As browsers make changes to prevent cross site tracking, they are also proposing reporting APIs for specific ads measurement use cases. There are now three proposals for private conversion measurement: Private Click Measurement (Webkit/Apple), Conversion Measurement API (Chrome/Google) and Private Lift Measurement.
The central idea in all 3 of these proposals is to perform attribution within the browser. This allows for the matching of events which occur on different domains, without sharing user-level unique identifiers.
Unfortunately, none of these three proposals enable the measurement of conversions which occur on a different web-browser than the one where the ad was displayed.
We know from lift studies (test group sees ads, control group does not) that ads shown on one browser often drive statistically significant increases in conversions from another. A common example is showing ads in mobile browsers will often drive conversions on Desktop computers.
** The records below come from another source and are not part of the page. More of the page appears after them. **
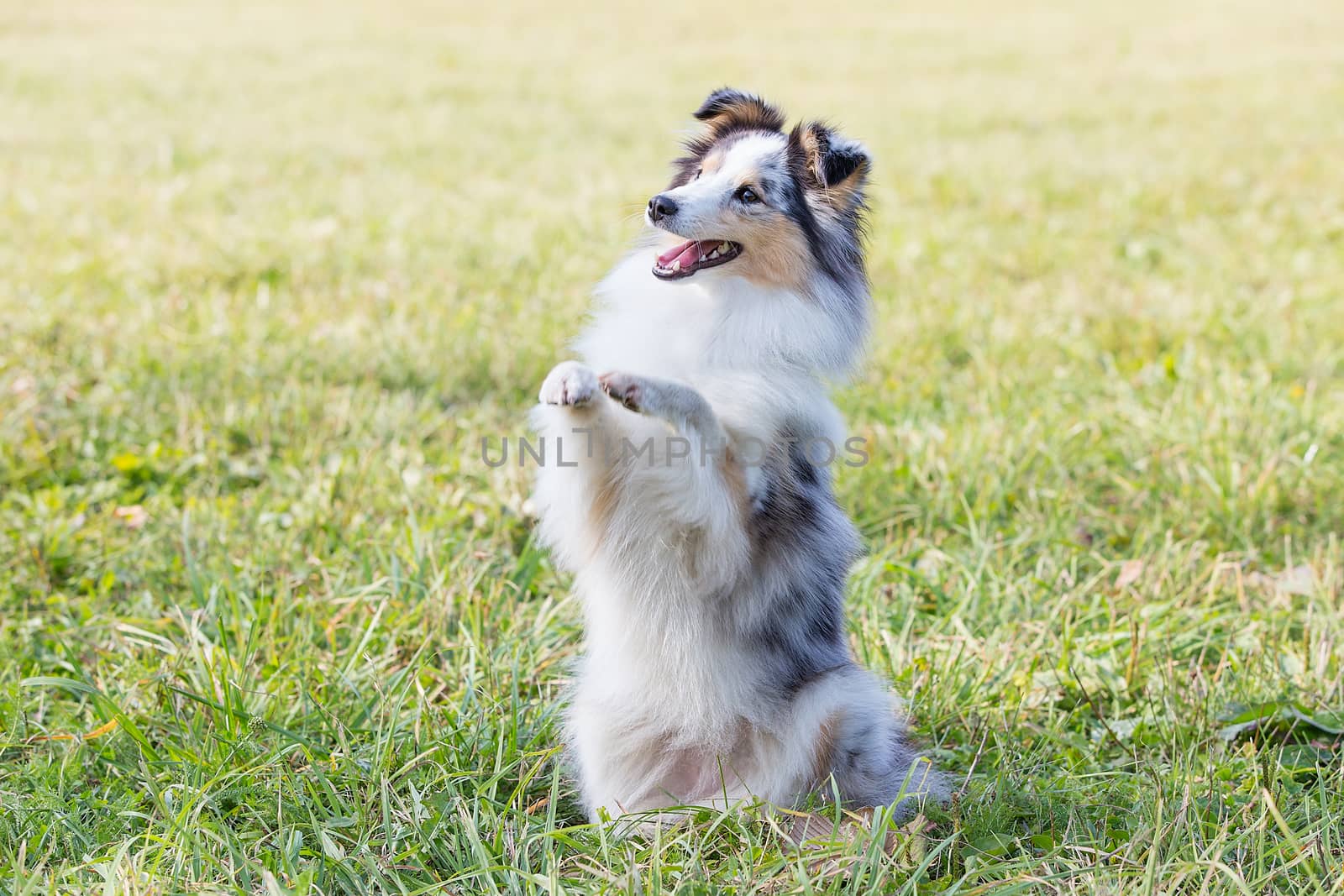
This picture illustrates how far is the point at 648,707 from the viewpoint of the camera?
8.21 ft

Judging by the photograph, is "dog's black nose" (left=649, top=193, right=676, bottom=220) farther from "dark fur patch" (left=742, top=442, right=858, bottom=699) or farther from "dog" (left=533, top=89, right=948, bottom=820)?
"dark fur patch" (left=742, top=442, right=858, bottom=699)

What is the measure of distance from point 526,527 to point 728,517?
63.7 inches

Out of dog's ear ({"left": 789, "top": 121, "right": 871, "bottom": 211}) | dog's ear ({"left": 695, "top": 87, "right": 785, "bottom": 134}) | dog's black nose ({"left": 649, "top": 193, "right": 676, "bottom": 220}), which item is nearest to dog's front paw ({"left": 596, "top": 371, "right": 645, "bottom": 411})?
dog's black nose ({"left": 649, "top": 193, "right": 676, "bottom": 220})

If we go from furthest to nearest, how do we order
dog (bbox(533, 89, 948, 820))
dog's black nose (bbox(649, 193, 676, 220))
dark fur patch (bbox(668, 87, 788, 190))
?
dark fur patch (bbox(668, 87, 788, 190))
dog's black nose (bbox(649, 193, 676, 220))
dog (bbox(533, 89, 948, 820))

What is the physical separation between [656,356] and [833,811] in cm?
104

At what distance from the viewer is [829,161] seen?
2629mm

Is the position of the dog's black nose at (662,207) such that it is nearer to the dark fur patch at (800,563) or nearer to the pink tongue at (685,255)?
the pink tongue at (685,255)

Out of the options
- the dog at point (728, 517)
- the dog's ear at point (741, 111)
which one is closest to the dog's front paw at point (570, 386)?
the dog at point (728, 517)

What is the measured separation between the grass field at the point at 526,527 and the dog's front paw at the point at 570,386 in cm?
Result: 88

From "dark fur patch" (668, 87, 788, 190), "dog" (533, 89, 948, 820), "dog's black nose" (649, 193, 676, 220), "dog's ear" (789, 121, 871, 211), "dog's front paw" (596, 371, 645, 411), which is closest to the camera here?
"dog's front paw" (596, 371, 645, 411)

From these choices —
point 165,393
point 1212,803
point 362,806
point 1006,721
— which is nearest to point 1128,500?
point 1006,721

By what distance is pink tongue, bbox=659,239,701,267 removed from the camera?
101 inches

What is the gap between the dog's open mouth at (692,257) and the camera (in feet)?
8.27

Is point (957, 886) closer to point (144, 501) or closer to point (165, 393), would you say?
point (144, 501)
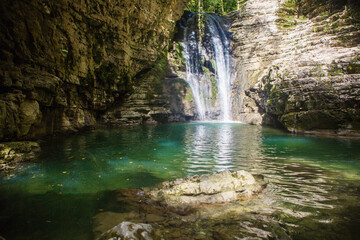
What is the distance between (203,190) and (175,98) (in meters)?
20.8

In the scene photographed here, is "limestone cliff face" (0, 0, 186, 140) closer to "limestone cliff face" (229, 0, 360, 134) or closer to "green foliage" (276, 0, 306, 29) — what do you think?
"limestone cliff face" (229, 0, 360, 134)

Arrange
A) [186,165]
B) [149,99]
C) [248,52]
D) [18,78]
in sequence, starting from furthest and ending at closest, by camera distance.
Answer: [248,52] < [149,99] < [18,78] < [186,165]

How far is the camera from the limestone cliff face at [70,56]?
27.0ft

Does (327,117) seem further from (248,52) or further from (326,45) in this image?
(248,52)

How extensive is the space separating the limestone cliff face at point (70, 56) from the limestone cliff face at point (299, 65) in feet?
36.8

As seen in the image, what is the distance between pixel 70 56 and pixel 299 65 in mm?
16370

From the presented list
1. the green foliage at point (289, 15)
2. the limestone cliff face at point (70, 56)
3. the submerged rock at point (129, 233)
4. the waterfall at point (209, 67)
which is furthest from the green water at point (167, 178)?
the green foliage at point (289, 15)

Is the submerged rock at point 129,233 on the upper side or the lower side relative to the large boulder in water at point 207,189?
upper

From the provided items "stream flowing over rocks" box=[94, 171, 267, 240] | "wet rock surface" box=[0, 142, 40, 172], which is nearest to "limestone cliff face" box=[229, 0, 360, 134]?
"stream flowing over rocks" box=[94, 171, 267, 240]

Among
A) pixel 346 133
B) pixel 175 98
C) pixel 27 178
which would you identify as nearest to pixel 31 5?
pixel 27 178

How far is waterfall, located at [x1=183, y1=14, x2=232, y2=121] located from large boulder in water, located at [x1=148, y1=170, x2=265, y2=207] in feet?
72.9

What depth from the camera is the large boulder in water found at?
4258 mm

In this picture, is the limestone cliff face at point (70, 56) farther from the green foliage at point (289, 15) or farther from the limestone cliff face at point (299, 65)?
the green foliage at point (289, 15)

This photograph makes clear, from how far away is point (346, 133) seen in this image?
42.7 feet
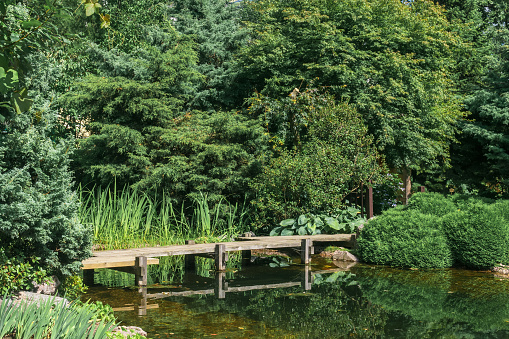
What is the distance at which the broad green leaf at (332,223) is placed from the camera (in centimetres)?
1209

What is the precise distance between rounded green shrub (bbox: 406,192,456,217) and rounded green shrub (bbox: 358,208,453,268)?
0.83m

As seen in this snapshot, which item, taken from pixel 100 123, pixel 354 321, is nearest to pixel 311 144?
pixel 100 123

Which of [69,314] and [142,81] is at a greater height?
[142,81]

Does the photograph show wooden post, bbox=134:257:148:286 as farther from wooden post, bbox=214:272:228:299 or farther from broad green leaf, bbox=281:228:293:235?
broad green leaf, bbox=281:228:293:235

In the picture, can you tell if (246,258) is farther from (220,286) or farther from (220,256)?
(220,286)

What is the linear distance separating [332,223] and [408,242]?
7.98ft

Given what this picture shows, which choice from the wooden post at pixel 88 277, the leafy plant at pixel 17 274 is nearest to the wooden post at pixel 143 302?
the wooden post at pixel 88 277

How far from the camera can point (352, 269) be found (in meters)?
10.1

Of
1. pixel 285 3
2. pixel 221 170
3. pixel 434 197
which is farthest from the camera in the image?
pixel 285 3

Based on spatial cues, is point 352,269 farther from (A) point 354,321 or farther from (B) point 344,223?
(A) point 354,321

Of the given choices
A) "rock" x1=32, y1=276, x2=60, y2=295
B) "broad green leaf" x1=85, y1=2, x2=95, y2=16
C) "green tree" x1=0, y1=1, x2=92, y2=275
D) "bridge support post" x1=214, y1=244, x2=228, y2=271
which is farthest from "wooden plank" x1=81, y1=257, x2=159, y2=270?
"broad green leaf" x1=85, y1=2, x2=95, y2=16

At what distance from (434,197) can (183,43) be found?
7968 mm

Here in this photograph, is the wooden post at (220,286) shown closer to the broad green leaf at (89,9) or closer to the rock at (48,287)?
the rock at (48,287)

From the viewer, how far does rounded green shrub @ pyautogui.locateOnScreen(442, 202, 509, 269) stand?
9680mm
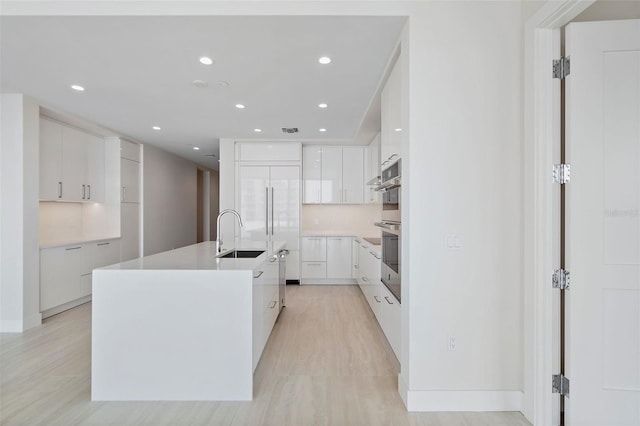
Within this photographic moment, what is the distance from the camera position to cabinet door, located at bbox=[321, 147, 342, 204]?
591 centimetres

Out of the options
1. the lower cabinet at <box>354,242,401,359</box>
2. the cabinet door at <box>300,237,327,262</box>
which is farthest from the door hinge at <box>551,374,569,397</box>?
the cabinet door at <box>300,237,327,262</box>

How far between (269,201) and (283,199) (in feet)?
0.80

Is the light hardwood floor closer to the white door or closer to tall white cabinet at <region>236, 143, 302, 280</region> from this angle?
the white door

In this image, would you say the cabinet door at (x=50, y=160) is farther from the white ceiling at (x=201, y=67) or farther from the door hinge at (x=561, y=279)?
the door hinge at (x=561, y=279)

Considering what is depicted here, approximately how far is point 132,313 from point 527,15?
3151 millimetres

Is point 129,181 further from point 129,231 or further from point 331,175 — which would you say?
point 331,175

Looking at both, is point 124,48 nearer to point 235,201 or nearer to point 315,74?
point 315,74

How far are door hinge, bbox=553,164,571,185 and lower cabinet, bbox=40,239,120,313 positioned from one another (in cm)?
495

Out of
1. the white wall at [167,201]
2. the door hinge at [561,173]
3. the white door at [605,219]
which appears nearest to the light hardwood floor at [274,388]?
the white door at [605,219]

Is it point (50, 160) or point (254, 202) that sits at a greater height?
point (50, 160)

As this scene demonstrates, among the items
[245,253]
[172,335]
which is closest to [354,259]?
[245,253]

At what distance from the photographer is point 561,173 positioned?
1835mm

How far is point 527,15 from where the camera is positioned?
1970 millimetres

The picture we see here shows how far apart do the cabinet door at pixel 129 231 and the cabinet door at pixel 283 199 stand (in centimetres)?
230
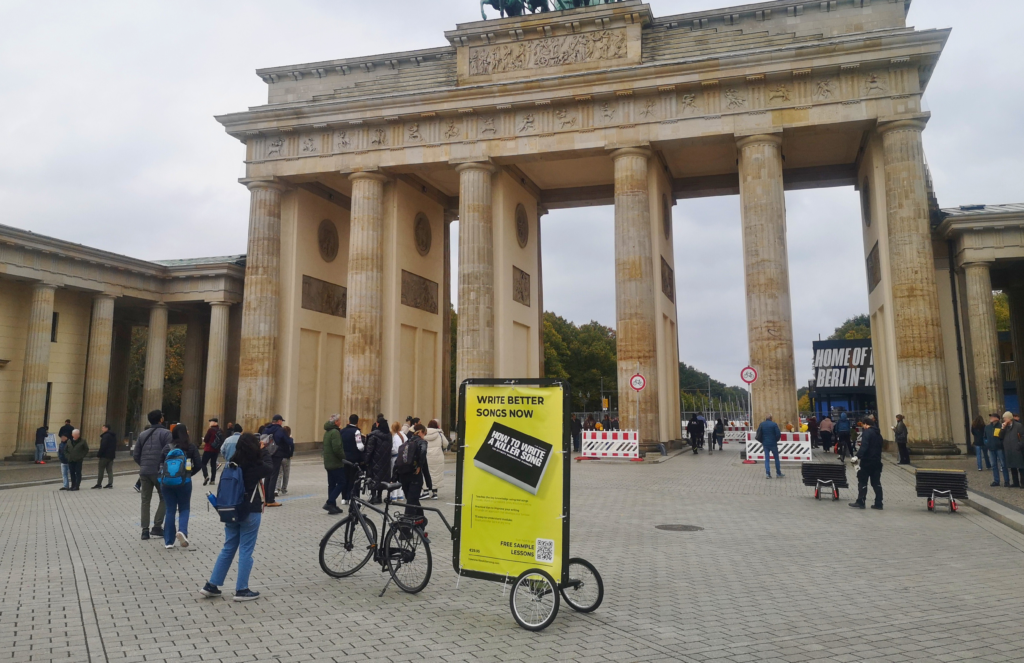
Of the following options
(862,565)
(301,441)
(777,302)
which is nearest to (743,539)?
(862,565)

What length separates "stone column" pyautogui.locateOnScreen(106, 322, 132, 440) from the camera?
41938mm

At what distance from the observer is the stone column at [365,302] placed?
3088cm

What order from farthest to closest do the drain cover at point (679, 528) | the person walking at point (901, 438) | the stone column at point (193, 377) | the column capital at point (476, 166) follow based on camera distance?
1. the stone column at point (193, 377)
2. the column capital at point (476, 166)
3. the person walking at point (901, 438)
4. the drain cover at point (679, 528)

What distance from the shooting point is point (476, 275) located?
30.6 meters

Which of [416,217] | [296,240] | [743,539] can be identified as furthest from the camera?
[416,217]

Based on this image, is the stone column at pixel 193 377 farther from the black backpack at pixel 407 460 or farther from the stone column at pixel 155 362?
the black backpack at pixel 407 460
If we cannot find a privacy-preserving way to attribute conversions from Desktop browsers to ads shown on mobile websites, it will lead to less revenue for mobile web publishers. It’s also just not accurate. Lift studies tell us that without cross-browser conversion attribution, we will be undercounting the true value mobile websites drive for advertisers.
Ideally, we’d be able to sync the locally stored browser data between different browsers belonging to the same person. Crucially, this would not necessitate any changes to the private conversion report format. We are not suggesting any kind of differentiation to help distinguish between same-browser and cross-browser conversions.
The example below shows a flow for a click-to-conversion report across different browsers:
- In short, it should inherit the threat model of the underlying conversion measurement API. Regardless of whether we are adding this on top of the Webkit/Apple proposal, the Chrome/Google proposal, or the Lift proposal, this extension shouldn’t change the basic guarantees of the proposal.
- This syncing operation should be private. We need to be very careful to ensure that this data does not leak out to any entity beyond the browsers belonging to that person.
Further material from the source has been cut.